In keeping with that theme, I have decided to compile of list of things that can bring perspective and post those ideas periodically as challenges to myself and to others. Some will be fun, some will be thought-provoking, some will be service oriented or otherwise actionable. All will be targeted at contributing to the perspective of anyone who participates.
Here's the first one:
Let someone know the impact he or she has had on your life.
This idea came to me from a message that I got from a person who knew my dad many years ago. The person had heard that my dad was sick but didn't know that he had died. In reading some of the entries in this blog, he recognized himself as one of the guys in the story that I told here:
When he read that story, he said, "I tell the story of that race in Mississippi all the time to people. I learned a life lesson that day. A great story was told through his life. I can recall all those runs and races and his smile that seemed too broad for his little body."
When I told him that Dad had gone on ahead, he expressed sadness and regret that he had not been able to tell my dad how he had been impacted by him. He said, "I wanted to tell him how his life story connected to mine. He was largely responsible for my love of running and in many ways responsible for my future."
Thinking about his words and the words he said he wished he had told my dad made he think about the fact that there are many people in my life to whom I haven't reached out in some way over the years to let them know how they influenced me.
What he said made me realize that end-of-life regrets are not only for people who are nearing the end but also for those left behind who haven't delivered a message that we wish we had.

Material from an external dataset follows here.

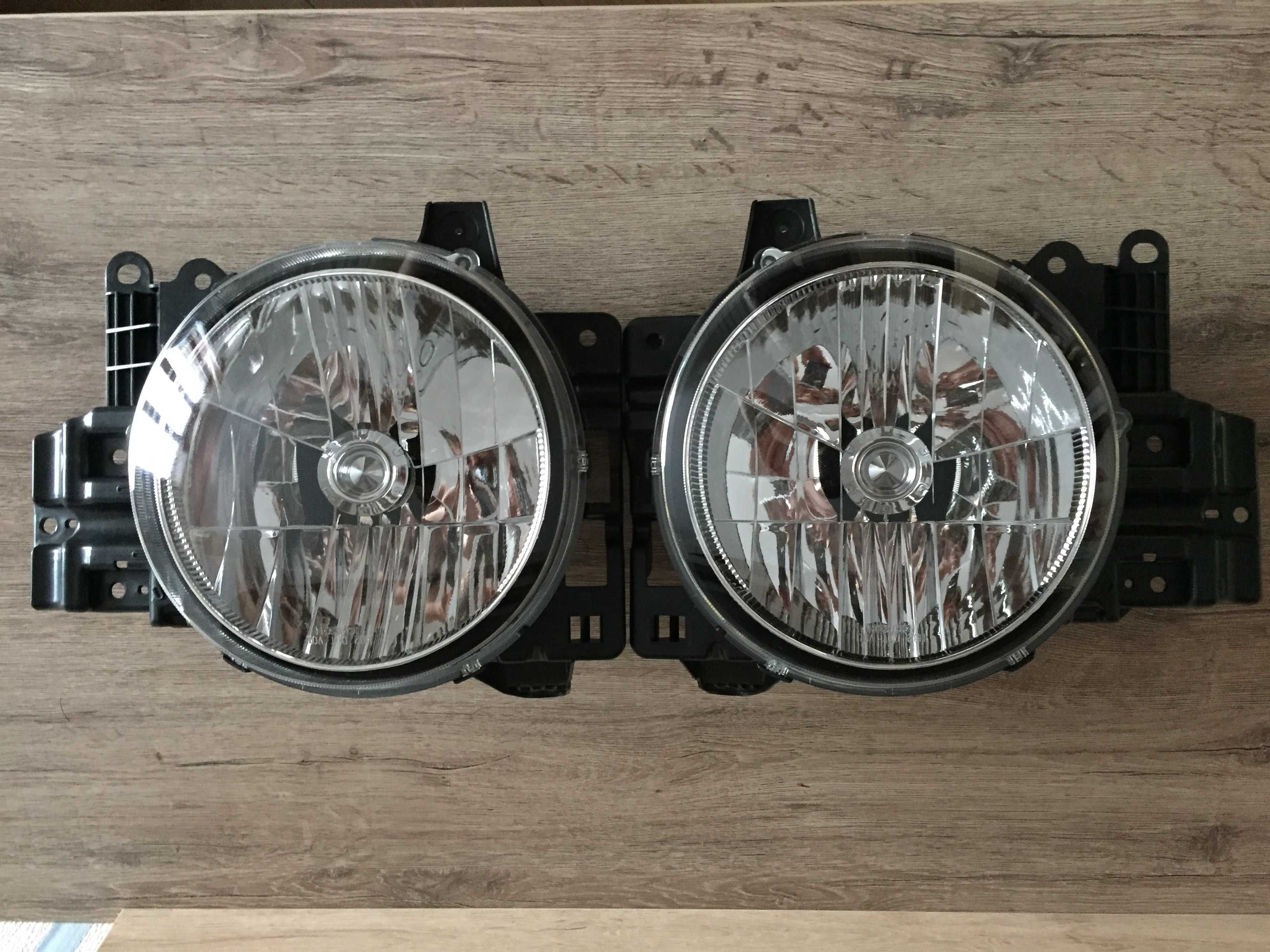 Фара, поворотник, фонарь на Toyota FJ Cruiser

In doing this first Exercise in Perspective, you may choose to communicate with a person from your past or from your present, someone younger or older, someone who served as a mentor or a teacher to you or just a person who caused you to think or act differently than you might have otherwise. Your message can be delivered in writing or verbally, and it can even be as basic as something like, "Thank you; knowing you has helped make me the person I am today." The only criterion to this challenge is that you reach out to a person who has left a mark on you in some way, and the point is this: don't wait. Do it now; the person to whom you deliver your message will be glad, and so will you.